▶ **YOUR TASK**
Return, exactly, the line that contains "From this camera" together with all lines after it to the end of the entries, and no further lines.

Spatial relationship records:
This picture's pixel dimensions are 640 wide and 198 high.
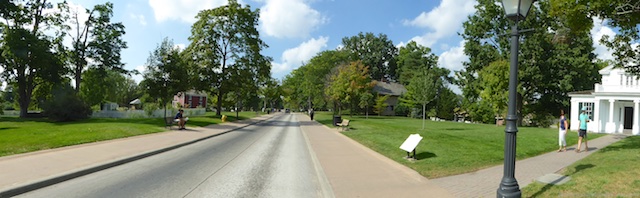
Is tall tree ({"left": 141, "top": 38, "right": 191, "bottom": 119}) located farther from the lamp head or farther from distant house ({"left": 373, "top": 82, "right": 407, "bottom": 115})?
distant house ({"left": 373, "top": 82, "right": 407, "bottom": 115})

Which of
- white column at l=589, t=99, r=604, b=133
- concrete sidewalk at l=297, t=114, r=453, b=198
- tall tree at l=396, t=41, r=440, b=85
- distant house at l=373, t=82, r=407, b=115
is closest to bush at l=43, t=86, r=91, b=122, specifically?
concrete sidewalk at l=297, t=114, r=453, b=198

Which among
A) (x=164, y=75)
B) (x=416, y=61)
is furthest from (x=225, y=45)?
(x=416, y=61)

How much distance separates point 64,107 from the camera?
92.6ft

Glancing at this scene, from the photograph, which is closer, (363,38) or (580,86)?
(580,86)

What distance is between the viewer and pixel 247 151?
43.6 ft

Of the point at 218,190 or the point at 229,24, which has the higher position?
the point at 229,24

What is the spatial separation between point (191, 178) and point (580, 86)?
44760 mm

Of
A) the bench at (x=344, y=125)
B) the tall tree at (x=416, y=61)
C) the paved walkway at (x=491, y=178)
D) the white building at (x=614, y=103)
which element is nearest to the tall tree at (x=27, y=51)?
the bench at (x=344, y=125)

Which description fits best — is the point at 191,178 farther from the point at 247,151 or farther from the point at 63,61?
the point at 63,61

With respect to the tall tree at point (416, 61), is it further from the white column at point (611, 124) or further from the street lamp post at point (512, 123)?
the street lamp post at point (512, 123)

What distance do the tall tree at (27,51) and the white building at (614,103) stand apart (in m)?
45.3

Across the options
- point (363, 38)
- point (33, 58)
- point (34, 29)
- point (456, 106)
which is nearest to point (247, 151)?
point (33, 58)

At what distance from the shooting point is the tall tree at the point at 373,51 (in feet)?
290

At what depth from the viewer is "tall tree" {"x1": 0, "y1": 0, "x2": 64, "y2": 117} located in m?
30.1
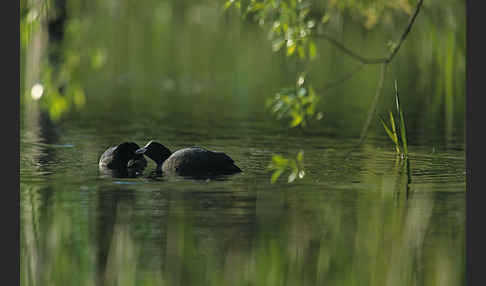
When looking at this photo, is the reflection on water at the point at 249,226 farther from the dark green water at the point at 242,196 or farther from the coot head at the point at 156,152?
the coot head at the point at 156,152

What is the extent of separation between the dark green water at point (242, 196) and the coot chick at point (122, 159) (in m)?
0.25

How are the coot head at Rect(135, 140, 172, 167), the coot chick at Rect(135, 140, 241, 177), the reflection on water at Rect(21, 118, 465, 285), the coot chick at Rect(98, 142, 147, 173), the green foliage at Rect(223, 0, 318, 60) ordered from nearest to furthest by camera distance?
the reflection on water at Rect(21, 118, 465, 285) → the green foliage at Rect(223, 0, 318, 60) → the coot chick at Rect(135, 140, 241, 177) → the coot chick at Rect(98, 142, 147, 173) → the coot head at Rect(135, 140, 172, 167)

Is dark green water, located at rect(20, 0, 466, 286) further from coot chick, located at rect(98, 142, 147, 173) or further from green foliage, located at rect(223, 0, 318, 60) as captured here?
green foliage, located at rect(223, 0, 318, 60)

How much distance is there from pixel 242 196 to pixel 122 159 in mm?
3010

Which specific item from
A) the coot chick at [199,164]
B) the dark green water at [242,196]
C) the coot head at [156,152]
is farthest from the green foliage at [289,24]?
the coot head at [156,152]

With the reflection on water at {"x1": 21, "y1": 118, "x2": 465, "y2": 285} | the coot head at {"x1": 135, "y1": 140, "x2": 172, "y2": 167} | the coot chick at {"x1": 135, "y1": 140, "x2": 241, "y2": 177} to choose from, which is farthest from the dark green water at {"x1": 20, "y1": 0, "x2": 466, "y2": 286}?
the coot head at {"x1": 135, "y1": 140, "x2": 172, "y2": 167}

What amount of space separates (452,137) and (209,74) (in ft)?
40.0

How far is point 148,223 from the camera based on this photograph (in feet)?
33.7

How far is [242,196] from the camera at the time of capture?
11602 millimetres

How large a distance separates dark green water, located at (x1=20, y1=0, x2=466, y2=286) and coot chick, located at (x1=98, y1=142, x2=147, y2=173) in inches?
9.7

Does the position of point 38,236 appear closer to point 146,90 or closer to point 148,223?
point 148,223

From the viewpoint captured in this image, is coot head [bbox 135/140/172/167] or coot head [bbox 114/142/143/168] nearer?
coot head [bbox 114/142/143/168]

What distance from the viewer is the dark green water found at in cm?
871

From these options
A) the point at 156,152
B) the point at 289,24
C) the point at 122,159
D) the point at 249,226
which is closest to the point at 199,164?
the point at 156,152
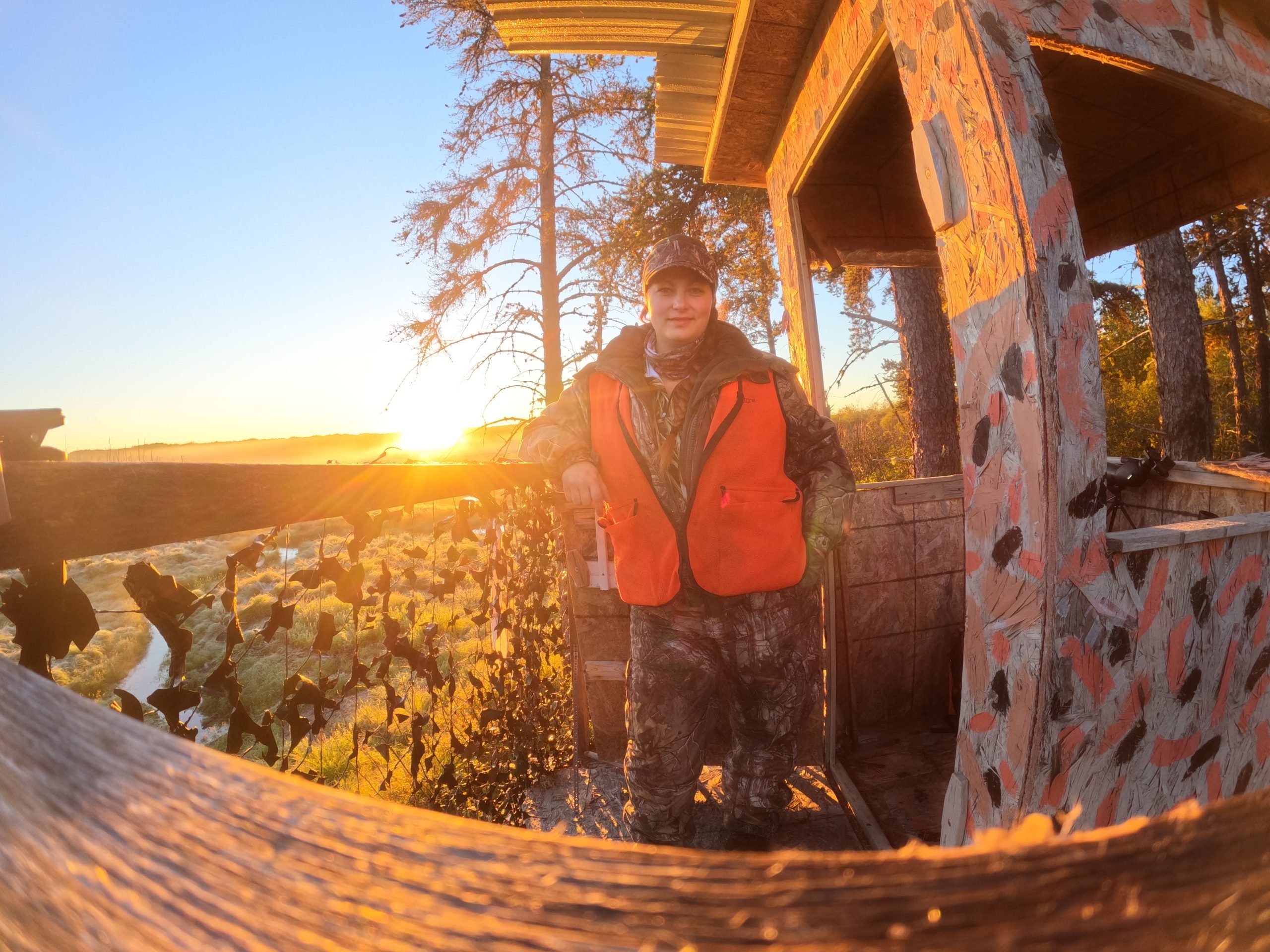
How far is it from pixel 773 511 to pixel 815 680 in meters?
0.89

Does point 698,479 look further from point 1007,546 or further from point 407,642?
point 407,642

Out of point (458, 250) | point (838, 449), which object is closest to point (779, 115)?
point (838, 449)

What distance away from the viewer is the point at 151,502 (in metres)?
1.13

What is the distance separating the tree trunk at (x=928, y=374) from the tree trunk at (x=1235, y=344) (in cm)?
1151

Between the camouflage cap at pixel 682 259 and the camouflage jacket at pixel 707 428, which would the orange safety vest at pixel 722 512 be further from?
the camouflage cap at pixel 682 259

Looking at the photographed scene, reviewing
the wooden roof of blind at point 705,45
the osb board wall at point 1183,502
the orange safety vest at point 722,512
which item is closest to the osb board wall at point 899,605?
the osb board wall at point 1183,502

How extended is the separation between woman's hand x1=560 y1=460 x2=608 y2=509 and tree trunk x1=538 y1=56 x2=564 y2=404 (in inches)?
429

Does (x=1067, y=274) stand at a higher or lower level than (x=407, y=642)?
A: higher

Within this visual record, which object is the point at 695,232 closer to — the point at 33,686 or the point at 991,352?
the point at 991,352

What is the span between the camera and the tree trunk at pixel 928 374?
7324 millimetres

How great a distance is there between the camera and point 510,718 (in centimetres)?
393


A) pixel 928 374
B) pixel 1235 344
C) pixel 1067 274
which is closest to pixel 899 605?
pixel 1067 274

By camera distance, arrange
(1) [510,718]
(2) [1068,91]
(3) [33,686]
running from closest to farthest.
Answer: (3) [33,686] < (2) [1068,91] < (1) [510,718]

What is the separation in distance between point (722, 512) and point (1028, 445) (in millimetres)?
1102
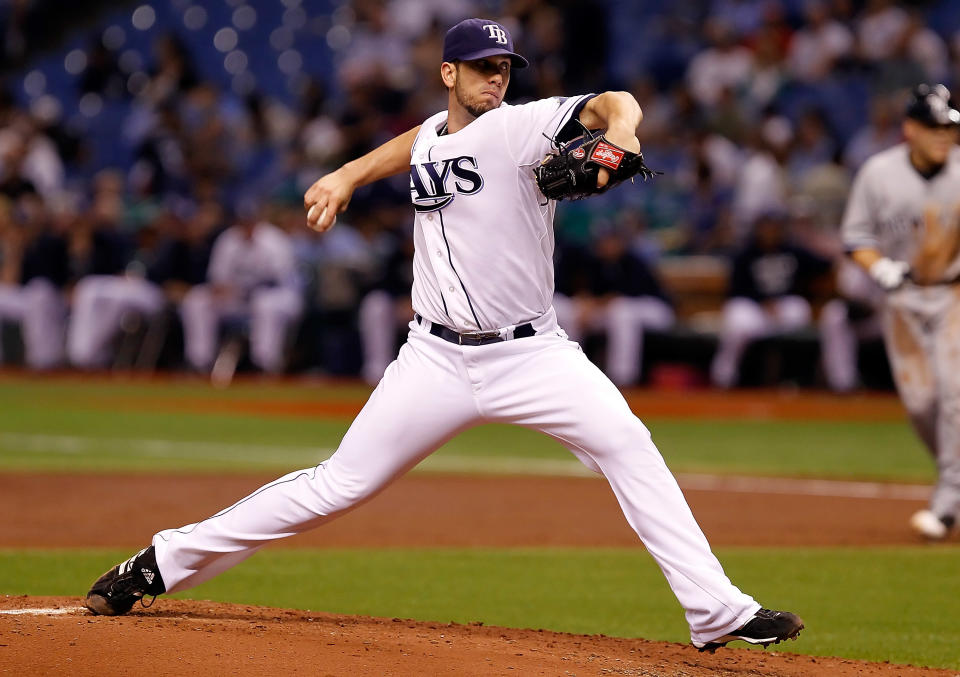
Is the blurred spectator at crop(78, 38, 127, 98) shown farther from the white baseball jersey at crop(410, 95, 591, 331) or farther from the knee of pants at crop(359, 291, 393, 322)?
the white baseball jersey at crop(410, 95, 591, 331)

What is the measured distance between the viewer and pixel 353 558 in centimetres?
703

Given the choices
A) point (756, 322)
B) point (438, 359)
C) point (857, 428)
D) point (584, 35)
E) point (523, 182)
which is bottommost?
point (857, 428)

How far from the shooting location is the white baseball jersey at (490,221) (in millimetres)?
4398

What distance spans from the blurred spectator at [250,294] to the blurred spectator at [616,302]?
3448 mm

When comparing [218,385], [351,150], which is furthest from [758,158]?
[218,385]

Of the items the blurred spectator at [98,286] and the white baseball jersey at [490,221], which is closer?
the white baseball jersey at [490,221]

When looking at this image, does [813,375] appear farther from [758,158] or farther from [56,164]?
[56,164]

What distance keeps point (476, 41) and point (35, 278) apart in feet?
47.1

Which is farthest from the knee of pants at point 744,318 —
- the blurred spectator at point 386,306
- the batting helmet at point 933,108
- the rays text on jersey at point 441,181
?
the rays text on jersey at point 441,181

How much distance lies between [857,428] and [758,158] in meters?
3.90

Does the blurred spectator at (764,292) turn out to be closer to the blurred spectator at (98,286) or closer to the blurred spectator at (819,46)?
the blurred spectator at (819,46)

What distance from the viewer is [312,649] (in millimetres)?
4340

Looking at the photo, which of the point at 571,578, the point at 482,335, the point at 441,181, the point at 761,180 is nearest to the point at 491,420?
the point at 482,335

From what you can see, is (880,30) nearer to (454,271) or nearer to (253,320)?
(253,320)
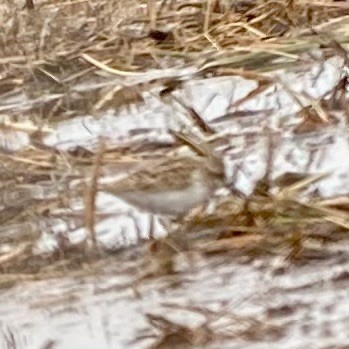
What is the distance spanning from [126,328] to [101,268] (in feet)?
0.32

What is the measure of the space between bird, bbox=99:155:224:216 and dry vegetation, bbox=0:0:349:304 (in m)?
0.02

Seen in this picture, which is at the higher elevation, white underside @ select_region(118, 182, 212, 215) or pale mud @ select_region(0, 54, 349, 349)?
white underside @ select_region(118, 182, 212, 215)

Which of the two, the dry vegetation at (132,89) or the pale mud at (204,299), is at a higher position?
the dry vegetation at (132,89)

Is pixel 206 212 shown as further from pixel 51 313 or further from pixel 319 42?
pixel 319 42

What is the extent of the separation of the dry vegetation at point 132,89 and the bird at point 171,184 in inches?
0.9

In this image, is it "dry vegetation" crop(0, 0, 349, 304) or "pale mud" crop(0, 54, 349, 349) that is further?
"dry vegetation" crop(0, 0, 349, 304)

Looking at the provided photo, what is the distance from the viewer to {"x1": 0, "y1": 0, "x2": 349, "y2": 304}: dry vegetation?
113 centimetres

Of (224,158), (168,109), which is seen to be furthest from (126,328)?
(168,109)

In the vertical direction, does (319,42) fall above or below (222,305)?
above

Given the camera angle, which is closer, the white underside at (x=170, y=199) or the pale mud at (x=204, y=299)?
the pale mud at (x=204, y=299)

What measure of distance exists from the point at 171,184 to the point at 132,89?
0.28 m

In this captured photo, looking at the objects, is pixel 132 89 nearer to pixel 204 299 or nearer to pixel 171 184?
pixel 171 184

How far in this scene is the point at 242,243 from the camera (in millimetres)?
1111

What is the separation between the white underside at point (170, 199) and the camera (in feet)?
3.84
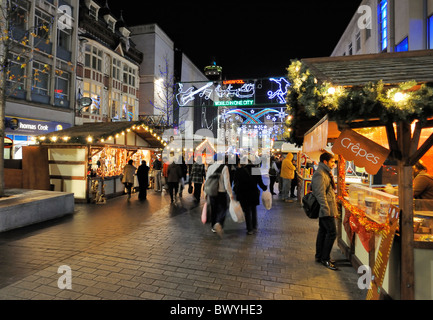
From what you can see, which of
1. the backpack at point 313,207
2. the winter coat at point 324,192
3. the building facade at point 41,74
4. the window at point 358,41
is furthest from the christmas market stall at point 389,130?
the window at point 358,41

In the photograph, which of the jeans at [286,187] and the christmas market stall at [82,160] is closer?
the christmas market stall at [82,160]

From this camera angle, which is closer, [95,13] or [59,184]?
[59,184]

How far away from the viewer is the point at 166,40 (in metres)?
33.2

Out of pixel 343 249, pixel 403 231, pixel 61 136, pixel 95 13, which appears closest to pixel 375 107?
pixel 403 231

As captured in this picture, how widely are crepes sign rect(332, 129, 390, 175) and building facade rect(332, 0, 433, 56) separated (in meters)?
12.9

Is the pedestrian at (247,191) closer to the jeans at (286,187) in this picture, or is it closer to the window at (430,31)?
the jeans at (286,187)

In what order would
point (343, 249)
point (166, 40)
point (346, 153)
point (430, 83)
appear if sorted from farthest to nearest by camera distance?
point (166, 40) → point (343, 249) → point (346, 153) → point (430, 83)

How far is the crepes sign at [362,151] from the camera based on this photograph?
342 cm

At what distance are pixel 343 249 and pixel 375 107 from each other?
3387 millimetres

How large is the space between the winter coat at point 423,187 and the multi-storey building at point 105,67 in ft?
64.0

▶ **RESPONSE**
From this camera angle, which is closer, [95,13] or [59,184]?
[59,184]

How far away from the viewer is the point at 166,40 (in metres)?
33.2

Out of pixel 343 249, pixel 403 231, pixel 61 136, pixel 95 13, which appears closest to pixel 375 107?
pixel 403 231

As captured in this picture, how widely are crepes sign rect(332, 129, 390, 175) and building facade rect(332, 0, 433, 56) separated (in meters)?
12.9

Is the pedestrian at (247,191) closer to the jeans at (286,187) in this picture, or is it closer to the window at (430,31)?
the jeans at (286,187)

In what order would
point (343, 249)
point (166, 40)
point (346, 153)
point (430, 83)
appear if sorted from farthest to nearest by camera distance?
point (166, 40) → point (343, 249) → point (346, 153) → point (430, 83)

How far is the crepes sign at [362,151] from the camera based on this photograph?
342 cm

At what distance are pixel 343 249 and pixel 375 107 from each other?
3387 millimetres

How large is the space between the winter coat at point 423,187 and the multi-storey building at point 105,67 in ft?
64.0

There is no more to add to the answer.